Lore oscila entre seu passado hitlerista, a destruição que vê em sua fuga e os impulsos destrutivos do nazismo. E reflete as ações da Juventude Hitlerista, espécie de “semente” para os “1000 anos de nazismo”. Ela, embora já experiente, não reage ao que lhe diz a avó (Eva-Maria Hagen): “Seus país não fizeram nada demais”. Inexiste nela a percepção do fracasso, da impossibilidade do arianismo e mesmo da perenidade do regime. Tampouco atenta para as origens de Thomas (Kai Malina), o judeu que a ajudou e a seus irmãos a fazer a travessia pelas zonas ocupadas pelas tropas aliadas. Inclusive se valendo de métodos bárbaros, primais, da espécie humana.

A relação entre algoz e vítima, em papéis invertidos durante a epopéia de Lore e seus irmãos, pouco importa. Nenhum deles se faz a pergunta crucial: Você é nazista? Você é judeu? Thomaz ajuda-a só por achar que são cinco crianças que precisam ser salvas, independente de sua tendência política ou etnia. Ele, acostumado à brutalidade nazista, aprendeu a sobreviver em meio ao extermínio. Não é herói, apenas não perdeu a humanidade perante o “mal absoluto”. Algo, porém, vicejou entre ele e Lore. É dele que ela irá se lembrar, em seu rito de passagem. A paixão ou o desejo não têm raça, etnia ou credo.

Shortlander passa ideia de inocência

Mesmo com estas implicações, Shortlander oscila entre definir Lore como nazista ou inocente útil. Suas convicções hitleristas ficam implícitas quando ela canta o hino hitlerista ou diz que a Alemanha continua unificada. Porém, em sua epopéia, ela mantém o ar inocente, de quem sofre, sem culpa. E adere à brutalidade primitiva pela via da sobrevivência. No entanto, esta ambiguidade centrada no saudosismo nazista da classe média alemã e a violência defensiva dos aliados passam a ideia de que a inocência inexiste. E Shortlander e Seiffert talvez quisessem dizer: a guerra não comporta pacifismo.

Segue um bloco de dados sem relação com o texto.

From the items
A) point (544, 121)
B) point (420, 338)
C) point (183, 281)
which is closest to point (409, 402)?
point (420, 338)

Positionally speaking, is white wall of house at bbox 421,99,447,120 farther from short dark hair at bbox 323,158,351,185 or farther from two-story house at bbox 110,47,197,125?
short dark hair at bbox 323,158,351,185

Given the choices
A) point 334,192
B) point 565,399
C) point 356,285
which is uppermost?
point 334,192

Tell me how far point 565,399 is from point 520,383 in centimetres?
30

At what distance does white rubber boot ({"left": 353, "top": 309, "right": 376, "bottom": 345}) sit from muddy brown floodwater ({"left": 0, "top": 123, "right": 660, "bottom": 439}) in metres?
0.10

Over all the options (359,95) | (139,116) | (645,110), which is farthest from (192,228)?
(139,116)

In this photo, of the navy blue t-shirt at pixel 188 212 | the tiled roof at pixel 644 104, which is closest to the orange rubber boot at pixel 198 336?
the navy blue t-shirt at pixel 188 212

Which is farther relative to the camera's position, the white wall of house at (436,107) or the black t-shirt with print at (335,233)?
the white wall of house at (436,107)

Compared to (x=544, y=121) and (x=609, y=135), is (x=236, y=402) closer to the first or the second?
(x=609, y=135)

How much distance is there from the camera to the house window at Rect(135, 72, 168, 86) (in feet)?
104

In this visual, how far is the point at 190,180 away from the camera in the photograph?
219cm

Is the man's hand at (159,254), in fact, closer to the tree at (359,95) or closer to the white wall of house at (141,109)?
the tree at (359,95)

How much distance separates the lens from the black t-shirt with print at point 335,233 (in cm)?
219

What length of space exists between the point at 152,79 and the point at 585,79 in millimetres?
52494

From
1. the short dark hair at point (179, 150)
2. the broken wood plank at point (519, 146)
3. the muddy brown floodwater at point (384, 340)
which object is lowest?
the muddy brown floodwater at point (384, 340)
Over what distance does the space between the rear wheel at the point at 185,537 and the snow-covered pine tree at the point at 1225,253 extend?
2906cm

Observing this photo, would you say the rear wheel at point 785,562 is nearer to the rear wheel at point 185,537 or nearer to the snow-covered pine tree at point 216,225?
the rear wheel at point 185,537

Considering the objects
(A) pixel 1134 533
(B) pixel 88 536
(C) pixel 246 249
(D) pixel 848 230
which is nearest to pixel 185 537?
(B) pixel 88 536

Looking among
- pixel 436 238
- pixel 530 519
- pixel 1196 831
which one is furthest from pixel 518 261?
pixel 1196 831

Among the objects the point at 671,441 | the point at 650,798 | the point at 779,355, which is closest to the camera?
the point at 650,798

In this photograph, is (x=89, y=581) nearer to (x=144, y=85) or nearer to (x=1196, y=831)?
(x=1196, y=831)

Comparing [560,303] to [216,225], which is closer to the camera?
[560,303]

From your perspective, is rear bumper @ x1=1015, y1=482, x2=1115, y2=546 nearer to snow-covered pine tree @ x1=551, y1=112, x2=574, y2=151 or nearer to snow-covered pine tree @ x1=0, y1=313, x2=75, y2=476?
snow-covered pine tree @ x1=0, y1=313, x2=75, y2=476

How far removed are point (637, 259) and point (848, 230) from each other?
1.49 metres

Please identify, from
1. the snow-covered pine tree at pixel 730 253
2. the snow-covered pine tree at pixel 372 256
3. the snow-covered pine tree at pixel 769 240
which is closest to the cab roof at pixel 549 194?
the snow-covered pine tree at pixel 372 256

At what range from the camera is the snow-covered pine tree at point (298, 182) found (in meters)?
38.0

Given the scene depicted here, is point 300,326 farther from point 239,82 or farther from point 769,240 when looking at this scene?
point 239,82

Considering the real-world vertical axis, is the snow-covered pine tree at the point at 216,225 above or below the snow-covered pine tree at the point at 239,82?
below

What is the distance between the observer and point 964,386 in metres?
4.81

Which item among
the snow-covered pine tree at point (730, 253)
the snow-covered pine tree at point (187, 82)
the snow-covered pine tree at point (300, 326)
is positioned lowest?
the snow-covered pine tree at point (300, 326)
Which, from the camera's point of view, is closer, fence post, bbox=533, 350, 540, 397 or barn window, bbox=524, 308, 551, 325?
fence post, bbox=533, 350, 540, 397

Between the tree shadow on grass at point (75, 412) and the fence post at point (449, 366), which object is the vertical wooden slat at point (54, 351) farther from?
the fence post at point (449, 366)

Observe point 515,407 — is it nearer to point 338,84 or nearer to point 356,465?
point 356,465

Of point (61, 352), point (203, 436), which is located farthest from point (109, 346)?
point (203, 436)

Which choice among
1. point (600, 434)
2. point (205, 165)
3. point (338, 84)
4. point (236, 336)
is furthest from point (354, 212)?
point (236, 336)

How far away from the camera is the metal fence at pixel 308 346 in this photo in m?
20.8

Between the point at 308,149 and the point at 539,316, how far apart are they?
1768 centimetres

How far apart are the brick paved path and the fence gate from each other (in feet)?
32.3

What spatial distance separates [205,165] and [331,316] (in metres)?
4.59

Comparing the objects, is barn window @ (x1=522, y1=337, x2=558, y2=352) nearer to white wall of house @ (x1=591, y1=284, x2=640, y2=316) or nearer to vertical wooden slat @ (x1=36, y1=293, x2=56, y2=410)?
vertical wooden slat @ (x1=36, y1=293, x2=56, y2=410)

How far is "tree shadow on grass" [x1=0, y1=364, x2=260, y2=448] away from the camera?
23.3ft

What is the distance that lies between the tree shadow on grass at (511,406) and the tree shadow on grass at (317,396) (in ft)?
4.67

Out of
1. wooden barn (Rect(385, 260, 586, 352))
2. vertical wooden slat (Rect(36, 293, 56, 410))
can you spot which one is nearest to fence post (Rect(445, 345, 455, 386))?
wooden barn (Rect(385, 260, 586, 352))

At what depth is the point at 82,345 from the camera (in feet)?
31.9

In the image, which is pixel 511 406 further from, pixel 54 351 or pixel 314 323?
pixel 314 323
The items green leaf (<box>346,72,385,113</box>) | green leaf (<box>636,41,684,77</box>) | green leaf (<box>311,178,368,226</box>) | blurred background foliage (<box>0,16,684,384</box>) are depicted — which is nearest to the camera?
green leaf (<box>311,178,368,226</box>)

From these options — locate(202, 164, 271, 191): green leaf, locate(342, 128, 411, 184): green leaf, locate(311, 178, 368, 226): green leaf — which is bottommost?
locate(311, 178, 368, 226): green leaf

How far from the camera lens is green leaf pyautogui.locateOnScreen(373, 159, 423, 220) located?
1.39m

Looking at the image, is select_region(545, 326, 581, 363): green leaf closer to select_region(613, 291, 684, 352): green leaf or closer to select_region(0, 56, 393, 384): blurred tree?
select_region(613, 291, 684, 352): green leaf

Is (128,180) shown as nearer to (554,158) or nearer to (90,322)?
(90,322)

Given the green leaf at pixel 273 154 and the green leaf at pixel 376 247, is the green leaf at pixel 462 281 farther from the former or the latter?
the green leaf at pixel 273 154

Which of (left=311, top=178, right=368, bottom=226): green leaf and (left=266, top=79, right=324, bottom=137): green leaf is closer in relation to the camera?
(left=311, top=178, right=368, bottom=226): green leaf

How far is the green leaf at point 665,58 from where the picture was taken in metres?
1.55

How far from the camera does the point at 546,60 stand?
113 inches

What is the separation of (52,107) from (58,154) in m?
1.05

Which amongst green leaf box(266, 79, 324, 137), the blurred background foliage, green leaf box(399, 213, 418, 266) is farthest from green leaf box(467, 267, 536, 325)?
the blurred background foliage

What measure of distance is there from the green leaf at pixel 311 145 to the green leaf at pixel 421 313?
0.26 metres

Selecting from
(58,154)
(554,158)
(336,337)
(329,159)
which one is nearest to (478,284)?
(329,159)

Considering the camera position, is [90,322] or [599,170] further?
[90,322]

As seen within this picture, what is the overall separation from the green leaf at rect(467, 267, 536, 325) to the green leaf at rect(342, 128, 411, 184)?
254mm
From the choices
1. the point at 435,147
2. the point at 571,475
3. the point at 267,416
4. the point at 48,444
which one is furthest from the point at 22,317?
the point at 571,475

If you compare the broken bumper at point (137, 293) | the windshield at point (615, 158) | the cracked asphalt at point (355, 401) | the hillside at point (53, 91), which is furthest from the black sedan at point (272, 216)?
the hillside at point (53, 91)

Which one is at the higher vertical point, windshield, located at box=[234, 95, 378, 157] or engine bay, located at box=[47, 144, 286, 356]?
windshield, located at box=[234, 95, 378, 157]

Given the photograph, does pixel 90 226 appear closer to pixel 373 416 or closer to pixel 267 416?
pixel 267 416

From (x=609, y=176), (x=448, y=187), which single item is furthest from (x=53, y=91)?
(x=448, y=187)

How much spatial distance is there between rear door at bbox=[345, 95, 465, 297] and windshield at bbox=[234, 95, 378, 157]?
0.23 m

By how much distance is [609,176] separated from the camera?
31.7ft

O apoio dado pela classe média alemã ao nazismo continua sendo tabu. O mesmo se dá com a dispersão das elites e oficiais alemães, pós-derrocada do regime nazista. As abordagens cinematográficas continuam sendo superficiais. Muitos sobreviventes do nazismo, como os da Ditadura Militar brasileira (1964/1985), continuam vivos, influentes e intocáveis. Filmes, por mais que se queira dividi-los em comerciais e autorais, sempre espelham a visão político-ideológica de quem os escreve, os produz e os dirige. Nenhum deles escapa às contradições do sistema e da época em que se vive.

“Lore”. (“Lore”). Drama. Alemanha/Austrália/Reino Unido. 2012. 109 minutos. Música: Max Richter. Montagem: Veronika Jenet. Fotografia: Adam Arkapaw. Roteiro: Cate Shortlander/Robin Mukherjee, baseado em “The Dark Room”, de Rachel Seiffert. Direção: Cate Shortlander. Elenco: Sakia Rosendahl, Kai Malina, Nele Trebs, André Frid, Ursina Lardi.